* [Task brief]: Go through the data and copy every line exactly, but not the images.

* [Provided data]:
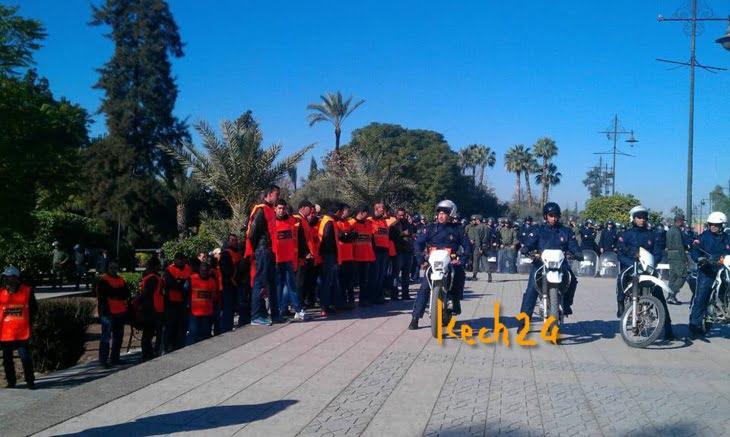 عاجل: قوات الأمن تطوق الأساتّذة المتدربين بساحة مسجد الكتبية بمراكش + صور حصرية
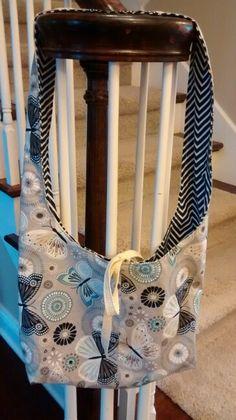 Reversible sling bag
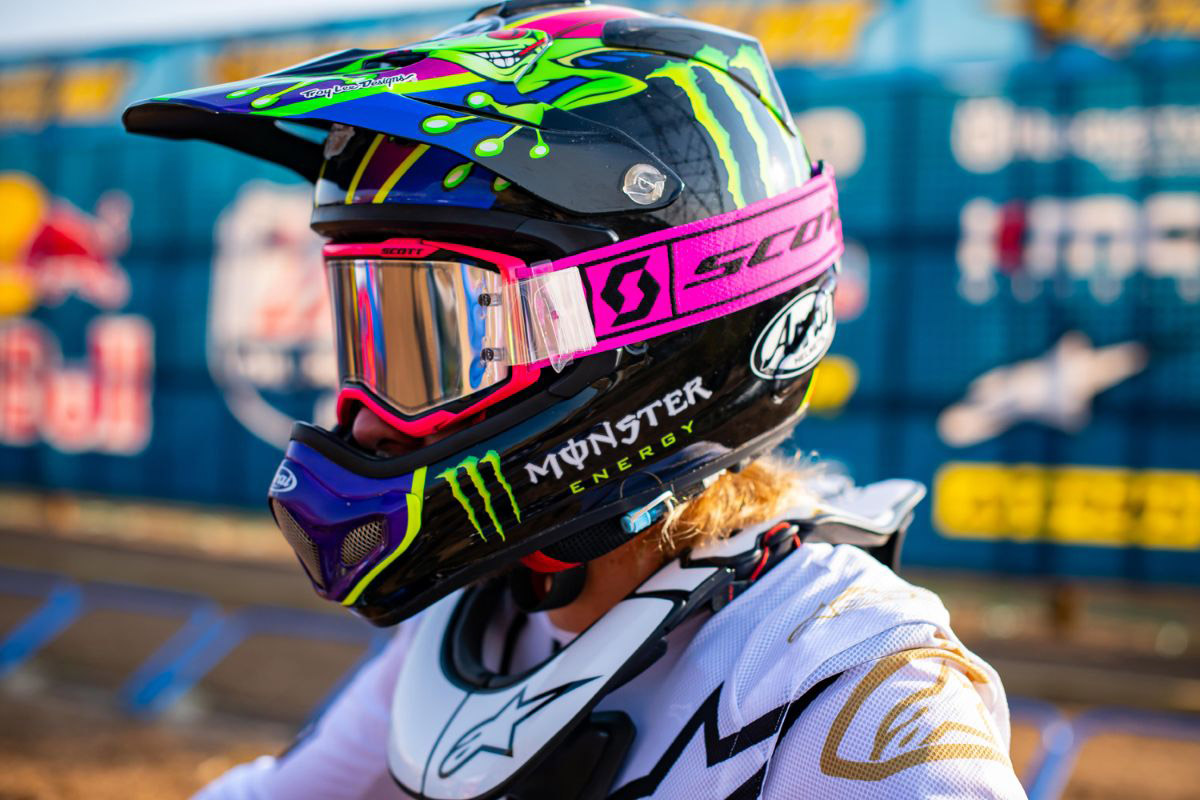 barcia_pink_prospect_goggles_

* [The completed task]:
 عاجل: قوات الأمن تطوق الأساتّذة المتدربين بساحة مسجد الكتبية بمراكش + صور حصرية
 Reversible sling bag
 barcia_pink_prospect_goggles_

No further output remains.